── SOURCE MATERIAL

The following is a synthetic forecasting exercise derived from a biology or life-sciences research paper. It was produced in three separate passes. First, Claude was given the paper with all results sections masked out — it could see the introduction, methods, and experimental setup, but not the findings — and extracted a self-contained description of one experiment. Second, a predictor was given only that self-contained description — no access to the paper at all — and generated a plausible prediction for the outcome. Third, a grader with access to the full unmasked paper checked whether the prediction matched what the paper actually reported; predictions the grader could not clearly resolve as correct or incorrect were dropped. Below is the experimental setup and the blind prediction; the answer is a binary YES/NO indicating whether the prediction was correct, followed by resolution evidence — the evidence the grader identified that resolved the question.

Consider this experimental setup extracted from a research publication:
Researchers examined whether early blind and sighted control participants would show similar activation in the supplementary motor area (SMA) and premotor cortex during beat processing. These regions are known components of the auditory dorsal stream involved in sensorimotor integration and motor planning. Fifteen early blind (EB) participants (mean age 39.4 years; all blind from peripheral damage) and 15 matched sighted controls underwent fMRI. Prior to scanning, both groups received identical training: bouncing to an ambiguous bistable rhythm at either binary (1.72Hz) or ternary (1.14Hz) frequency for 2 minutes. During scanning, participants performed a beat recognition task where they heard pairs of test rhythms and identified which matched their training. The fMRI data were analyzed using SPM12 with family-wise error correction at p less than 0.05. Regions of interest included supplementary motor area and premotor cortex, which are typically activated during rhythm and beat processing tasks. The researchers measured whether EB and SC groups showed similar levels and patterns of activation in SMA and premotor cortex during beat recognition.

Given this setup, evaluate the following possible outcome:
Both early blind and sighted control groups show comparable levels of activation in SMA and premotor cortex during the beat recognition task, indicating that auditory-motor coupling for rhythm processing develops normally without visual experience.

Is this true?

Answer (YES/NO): YES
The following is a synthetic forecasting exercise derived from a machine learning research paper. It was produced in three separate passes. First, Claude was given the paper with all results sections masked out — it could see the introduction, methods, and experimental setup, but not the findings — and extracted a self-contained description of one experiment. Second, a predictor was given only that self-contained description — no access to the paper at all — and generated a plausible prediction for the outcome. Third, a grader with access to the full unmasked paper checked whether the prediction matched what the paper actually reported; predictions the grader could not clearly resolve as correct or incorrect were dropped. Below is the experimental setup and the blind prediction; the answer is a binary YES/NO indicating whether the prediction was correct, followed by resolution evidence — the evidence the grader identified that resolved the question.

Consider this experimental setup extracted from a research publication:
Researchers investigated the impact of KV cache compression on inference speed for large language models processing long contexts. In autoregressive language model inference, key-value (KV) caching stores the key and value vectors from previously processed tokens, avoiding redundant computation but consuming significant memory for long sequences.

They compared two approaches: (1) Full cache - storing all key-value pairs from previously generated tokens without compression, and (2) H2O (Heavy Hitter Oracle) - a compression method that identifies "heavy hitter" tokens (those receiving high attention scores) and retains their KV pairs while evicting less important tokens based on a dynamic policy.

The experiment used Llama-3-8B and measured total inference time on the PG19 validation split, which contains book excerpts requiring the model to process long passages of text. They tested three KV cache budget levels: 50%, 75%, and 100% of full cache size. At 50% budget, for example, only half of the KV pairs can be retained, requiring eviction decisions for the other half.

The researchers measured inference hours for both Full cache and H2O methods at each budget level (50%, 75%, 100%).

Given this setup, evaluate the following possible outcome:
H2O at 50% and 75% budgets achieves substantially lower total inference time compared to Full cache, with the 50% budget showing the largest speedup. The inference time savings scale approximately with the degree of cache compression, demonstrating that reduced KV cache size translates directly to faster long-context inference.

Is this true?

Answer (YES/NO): NO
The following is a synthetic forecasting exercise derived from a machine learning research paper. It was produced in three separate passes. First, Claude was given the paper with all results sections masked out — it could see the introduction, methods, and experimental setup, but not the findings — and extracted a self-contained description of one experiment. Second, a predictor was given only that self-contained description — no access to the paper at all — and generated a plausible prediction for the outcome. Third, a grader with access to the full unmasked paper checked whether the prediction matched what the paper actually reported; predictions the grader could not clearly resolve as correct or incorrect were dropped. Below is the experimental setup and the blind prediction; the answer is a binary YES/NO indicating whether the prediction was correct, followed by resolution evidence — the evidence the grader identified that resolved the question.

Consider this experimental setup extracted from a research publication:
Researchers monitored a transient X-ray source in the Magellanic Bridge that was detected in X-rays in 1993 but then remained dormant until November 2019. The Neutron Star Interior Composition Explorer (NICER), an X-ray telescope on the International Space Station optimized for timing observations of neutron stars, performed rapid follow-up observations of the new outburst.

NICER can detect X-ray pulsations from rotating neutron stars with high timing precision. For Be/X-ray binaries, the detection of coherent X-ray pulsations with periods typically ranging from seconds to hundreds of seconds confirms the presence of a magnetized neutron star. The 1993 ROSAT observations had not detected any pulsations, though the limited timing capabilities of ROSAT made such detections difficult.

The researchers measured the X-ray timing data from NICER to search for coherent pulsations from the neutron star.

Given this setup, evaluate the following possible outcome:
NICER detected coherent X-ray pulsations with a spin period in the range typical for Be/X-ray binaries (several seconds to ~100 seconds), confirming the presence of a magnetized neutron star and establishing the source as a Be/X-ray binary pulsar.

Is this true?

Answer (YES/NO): YES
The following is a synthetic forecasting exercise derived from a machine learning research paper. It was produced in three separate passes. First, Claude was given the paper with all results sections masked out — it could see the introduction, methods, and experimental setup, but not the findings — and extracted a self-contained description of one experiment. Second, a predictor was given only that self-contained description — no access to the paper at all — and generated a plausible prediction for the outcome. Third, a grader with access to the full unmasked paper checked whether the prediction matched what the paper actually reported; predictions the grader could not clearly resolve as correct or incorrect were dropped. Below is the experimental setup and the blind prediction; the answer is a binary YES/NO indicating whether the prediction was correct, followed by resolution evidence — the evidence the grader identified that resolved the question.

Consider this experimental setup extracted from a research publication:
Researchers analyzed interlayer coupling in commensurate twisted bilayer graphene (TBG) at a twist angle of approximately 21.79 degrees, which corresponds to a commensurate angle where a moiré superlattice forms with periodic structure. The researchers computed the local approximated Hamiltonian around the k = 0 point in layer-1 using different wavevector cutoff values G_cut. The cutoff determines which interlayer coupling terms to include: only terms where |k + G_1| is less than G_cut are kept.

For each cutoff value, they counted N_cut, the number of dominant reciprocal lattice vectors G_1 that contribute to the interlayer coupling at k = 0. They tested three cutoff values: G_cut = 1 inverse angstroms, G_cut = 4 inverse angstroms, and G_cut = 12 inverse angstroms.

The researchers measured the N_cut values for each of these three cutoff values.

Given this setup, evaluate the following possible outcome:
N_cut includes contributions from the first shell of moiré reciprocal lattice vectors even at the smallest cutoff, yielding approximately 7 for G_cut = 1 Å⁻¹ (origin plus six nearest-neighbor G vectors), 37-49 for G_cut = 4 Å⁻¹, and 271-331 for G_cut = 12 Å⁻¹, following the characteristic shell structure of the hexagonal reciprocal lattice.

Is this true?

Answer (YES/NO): NO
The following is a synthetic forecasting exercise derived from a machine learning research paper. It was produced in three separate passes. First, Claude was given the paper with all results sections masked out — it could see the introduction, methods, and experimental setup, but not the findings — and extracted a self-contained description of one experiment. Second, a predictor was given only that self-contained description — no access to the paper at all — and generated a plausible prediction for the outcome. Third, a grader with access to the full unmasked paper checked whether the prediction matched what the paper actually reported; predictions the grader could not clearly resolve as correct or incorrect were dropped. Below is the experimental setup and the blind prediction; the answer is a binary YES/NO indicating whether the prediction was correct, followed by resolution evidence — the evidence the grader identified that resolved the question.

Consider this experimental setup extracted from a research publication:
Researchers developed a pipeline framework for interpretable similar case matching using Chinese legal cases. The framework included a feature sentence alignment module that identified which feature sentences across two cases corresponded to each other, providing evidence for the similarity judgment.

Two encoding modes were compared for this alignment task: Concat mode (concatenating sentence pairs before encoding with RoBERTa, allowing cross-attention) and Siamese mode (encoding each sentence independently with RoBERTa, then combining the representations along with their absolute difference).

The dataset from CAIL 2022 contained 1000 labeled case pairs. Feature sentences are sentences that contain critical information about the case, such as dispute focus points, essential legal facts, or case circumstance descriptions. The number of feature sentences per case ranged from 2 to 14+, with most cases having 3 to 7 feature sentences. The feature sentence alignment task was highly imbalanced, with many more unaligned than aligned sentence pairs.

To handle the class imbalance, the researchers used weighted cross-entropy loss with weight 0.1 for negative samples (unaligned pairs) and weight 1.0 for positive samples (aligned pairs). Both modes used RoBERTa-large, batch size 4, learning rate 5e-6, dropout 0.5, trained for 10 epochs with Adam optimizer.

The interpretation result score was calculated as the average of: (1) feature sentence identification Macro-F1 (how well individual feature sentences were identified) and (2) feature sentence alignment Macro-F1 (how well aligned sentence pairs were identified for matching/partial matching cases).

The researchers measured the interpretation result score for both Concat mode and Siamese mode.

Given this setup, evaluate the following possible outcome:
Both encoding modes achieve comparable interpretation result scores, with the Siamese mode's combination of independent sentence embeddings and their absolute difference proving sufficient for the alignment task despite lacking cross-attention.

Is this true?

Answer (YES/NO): NO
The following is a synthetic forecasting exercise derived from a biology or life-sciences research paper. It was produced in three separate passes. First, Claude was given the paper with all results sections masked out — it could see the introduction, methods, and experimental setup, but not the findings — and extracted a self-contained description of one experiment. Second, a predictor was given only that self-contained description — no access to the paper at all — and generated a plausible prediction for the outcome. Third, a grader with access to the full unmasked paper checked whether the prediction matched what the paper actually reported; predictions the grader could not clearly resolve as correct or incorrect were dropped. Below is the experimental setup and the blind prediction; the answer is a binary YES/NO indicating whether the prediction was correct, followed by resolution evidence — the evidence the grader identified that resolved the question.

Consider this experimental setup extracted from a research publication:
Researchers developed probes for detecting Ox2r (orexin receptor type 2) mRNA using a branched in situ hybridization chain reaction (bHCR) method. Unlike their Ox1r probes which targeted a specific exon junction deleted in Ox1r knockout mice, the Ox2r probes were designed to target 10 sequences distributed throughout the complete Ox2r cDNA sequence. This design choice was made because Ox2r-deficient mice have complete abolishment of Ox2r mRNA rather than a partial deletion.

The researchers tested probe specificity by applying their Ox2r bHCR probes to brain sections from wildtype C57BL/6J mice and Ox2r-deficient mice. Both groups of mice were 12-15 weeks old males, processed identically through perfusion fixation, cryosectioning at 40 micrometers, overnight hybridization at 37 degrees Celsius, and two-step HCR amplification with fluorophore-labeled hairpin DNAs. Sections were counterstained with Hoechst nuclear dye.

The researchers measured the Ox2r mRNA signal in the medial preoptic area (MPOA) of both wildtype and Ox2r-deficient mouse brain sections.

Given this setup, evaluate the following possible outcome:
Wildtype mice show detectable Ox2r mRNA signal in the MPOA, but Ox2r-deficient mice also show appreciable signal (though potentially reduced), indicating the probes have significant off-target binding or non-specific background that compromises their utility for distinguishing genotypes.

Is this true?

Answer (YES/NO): NO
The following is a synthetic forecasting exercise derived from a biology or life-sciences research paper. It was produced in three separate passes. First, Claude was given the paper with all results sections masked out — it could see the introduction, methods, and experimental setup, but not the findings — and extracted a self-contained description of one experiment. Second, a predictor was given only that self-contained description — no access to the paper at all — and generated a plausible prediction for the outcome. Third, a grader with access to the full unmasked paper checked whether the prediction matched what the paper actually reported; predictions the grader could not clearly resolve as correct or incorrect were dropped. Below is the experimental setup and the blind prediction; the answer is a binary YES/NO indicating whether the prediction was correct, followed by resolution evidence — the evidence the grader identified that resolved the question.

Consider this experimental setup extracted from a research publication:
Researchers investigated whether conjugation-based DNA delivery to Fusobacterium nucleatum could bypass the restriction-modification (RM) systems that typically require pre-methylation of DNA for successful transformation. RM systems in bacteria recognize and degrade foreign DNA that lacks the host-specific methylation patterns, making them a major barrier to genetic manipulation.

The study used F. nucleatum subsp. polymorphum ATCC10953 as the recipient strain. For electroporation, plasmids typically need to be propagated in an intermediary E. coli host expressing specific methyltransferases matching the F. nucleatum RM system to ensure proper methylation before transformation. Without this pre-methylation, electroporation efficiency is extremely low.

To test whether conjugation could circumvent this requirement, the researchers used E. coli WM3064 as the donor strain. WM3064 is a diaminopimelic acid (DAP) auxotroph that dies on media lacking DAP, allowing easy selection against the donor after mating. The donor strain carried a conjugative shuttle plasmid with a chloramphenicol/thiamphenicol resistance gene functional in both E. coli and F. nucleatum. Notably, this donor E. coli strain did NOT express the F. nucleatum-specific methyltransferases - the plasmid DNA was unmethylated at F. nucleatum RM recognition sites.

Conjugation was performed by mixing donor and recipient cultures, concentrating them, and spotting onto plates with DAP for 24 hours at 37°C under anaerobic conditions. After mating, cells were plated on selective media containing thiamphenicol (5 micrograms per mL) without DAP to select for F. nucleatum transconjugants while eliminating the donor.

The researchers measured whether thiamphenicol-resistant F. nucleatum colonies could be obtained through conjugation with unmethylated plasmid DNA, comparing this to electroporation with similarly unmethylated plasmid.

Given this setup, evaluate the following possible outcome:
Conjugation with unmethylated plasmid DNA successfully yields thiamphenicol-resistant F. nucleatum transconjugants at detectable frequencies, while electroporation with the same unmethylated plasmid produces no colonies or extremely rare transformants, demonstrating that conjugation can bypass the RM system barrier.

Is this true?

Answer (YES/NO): YES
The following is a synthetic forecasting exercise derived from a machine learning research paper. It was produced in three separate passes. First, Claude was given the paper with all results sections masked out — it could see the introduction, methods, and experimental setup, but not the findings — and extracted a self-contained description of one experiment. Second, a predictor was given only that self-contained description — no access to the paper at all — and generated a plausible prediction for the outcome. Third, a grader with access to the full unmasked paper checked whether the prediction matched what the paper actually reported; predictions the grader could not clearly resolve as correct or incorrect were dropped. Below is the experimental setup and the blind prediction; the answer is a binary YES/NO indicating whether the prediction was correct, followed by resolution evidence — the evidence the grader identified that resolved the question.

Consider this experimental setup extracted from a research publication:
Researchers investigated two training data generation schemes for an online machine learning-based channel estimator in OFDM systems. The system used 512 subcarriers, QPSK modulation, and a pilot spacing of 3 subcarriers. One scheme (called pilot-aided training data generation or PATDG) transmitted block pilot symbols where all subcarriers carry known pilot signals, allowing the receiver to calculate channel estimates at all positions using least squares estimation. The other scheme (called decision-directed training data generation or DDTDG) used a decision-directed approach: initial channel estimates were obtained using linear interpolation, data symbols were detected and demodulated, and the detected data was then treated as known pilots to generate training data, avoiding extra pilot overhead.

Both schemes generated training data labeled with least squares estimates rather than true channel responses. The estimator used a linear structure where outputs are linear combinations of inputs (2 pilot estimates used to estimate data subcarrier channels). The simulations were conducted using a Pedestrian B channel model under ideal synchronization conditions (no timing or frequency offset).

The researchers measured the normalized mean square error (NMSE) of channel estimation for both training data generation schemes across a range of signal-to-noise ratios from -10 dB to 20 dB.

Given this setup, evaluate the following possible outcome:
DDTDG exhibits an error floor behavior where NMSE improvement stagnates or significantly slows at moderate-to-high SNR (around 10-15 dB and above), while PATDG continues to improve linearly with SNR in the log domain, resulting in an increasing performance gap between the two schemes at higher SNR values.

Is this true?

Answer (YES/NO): NO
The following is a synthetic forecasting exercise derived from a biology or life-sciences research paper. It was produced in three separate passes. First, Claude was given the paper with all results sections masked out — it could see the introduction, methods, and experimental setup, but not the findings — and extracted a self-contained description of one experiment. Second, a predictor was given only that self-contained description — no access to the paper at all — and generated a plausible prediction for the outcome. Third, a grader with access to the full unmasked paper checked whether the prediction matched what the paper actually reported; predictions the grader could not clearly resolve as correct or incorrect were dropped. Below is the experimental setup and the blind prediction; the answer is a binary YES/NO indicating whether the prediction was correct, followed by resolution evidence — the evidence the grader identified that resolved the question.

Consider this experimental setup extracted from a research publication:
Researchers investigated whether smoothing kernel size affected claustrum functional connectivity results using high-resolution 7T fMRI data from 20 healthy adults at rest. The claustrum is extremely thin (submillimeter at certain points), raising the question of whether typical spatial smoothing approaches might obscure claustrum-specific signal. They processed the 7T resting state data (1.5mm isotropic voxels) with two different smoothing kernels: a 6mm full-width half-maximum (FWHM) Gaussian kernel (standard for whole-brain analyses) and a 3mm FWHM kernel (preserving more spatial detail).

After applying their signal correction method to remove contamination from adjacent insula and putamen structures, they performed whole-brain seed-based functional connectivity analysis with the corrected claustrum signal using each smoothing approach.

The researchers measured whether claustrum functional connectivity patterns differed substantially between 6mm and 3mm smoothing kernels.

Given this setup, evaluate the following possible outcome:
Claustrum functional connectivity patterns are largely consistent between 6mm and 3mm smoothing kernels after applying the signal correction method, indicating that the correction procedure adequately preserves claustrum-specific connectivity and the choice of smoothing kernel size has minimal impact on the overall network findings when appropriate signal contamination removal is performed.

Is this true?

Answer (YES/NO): YES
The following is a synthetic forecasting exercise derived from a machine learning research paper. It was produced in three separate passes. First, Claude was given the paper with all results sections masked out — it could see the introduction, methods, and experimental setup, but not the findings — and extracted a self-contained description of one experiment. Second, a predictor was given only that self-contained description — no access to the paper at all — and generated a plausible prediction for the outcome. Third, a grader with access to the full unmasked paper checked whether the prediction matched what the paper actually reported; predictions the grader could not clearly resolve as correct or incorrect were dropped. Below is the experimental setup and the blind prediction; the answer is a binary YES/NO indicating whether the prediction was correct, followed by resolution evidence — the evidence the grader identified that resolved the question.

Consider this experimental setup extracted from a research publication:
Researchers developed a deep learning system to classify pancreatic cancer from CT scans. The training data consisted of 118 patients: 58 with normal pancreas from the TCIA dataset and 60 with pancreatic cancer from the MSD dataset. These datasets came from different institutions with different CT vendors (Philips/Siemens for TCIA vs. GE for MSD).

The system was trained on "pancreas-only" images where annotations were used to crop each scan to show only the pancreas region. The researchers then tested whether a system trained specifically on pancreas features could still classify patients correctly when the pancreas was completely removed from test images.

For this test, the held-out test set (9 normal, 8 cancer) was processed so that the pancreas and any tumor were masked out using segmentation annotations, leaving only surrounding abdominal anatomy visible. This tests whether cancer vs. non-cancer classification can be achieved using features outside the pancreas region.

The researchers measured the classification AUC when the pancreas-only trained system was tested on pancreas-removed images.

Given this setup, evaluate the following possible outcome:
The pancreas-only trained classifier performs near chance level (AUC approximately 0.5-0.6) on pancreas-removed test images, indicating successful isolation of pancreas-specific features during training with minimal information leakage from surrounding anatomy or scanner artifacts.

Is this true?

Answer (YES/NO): NO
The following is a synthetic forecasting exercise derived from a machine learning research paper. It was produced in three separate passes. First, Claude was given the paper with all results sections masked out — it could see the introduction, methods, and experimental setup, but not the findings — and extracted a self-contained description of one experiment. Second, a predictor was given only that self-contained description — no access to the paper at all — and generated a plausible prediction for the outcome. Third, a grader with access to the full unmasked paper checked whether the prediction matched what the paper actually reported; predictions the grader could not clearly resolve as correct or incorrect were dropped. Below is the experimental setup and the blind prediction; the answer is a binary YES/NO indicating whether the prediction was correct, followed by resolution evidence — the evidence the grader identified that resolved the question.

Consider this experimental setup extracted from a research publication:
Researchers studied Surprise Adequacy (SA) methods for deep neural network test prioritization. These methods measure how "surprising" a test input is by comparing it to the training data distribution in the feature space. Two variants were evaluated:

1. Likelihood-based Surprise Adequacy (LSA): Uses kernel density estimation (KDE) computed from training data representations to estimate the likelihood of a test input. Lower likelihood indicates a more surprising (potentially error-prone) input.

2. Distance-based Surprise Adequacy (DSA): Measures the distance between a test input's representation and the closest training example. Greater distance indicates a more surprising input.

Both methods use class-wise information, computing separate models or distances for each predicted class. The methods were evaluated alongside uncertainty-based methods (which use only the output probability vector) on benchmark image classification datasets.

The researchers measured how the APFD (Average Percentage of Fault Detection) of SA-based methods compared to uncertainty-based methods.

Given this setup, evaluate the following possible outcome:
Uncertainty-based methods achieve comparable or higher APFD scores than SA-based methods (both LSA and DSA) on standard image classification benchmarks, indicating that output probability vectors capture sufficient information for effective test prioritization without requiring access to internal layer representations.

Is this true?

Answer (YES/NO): YES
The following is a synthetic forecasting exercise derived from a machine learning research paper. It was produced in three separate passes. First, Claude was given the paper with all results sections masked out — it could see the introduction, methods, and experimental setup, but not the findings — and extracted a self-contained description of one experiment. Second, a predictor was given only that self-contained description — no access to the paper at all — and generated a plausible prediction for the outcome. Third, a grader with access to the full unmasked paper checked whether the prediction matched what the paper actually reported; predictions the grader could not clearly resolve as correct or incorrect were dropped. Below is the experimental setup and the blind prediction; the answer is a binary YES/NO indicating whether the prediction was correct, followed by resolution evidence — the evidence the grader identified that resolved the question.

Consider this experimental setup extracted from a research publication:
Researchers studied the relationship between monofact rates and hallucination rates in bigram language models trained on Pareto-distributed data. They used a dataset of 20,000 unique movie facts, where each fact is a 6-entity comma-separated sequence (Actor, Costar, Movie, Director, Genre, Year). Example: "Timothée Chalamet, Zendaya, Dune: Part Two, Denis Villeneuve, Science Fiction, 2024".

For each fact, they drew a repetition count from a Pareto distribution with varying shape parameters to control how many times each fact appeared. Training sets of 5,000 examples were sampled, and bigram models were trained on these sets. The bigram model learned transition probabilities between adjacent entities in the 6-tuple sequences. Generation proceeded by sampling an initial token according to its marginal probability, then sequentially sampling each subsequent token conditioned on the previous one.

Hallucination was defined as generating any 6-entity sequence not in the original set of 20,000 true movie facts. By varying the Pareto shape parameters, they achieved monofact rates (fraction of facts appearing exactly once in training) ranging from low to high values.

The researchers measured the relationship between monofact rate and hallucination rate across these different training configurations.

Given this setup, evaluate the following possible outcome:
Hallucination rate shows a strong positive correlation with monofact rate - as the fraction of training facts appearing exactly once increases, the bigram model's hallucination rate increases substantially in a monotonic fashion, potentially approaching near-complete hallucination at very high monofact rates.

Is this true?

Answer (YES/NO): YES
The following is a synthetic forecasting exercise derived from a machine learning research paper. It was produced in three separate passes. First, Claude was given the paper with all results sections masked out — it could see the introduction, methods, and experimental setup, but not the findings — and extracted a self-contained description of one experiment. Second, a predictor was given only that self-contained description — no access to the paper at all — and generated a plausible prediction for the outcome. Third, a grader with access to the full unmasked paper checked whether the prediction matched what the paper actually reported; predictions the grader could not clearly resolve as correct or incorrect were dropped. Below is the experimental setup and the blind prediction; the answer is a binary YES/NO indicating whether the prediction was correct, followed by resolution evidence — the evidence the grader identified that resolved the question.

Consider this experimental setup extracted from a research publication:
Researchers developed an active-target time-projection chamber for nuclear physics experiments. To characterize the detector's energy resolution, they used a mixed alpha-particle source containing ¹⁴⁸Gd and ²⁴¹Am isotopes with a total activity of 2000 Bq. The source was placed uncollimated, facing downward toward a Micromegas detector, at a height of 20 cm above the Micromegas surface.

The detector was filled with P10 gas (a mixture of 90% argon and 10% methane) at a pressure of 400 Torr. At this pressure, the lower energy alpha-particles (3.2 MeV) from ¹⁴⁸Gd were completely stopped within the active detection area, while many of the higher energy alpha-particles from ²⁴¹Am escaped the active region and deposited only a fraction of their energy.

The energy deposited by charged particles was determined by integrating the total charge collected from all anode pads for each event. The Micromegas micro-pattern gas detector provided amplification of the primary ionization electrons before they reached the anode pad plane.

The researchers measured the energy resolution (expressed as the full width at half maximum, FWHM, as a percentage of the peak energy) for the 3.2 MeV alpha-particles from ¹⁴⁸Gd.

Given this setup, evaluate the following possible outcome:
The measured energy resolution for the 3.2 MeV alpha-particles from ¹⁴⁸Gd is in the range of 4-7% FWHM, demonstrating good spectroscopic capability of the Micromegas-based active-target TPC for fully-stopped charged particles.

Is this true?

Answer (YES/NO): NO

────

- [TASK REQUIREMENTS]:
List the lines of the records where "colonies" occurs.

- [SOLUTION]:
The researchers measured whether thiamphenicol-resistant F. nucleatum colonies could be obtained through conjugation with unmethylated plasmid DNA, comparing this to electroporation with similarly unmethylated plasmid.
Conjugation with unmethylated plasmid DNA successfully yields thiamphenicol-resistant F. nucleatum transconjugants at detectable frequencies, while electroporation with the same unmethylated plasmid produces no colonies or extremely rare transformants, demonstrating that conjugation can bypass the RM system barrier.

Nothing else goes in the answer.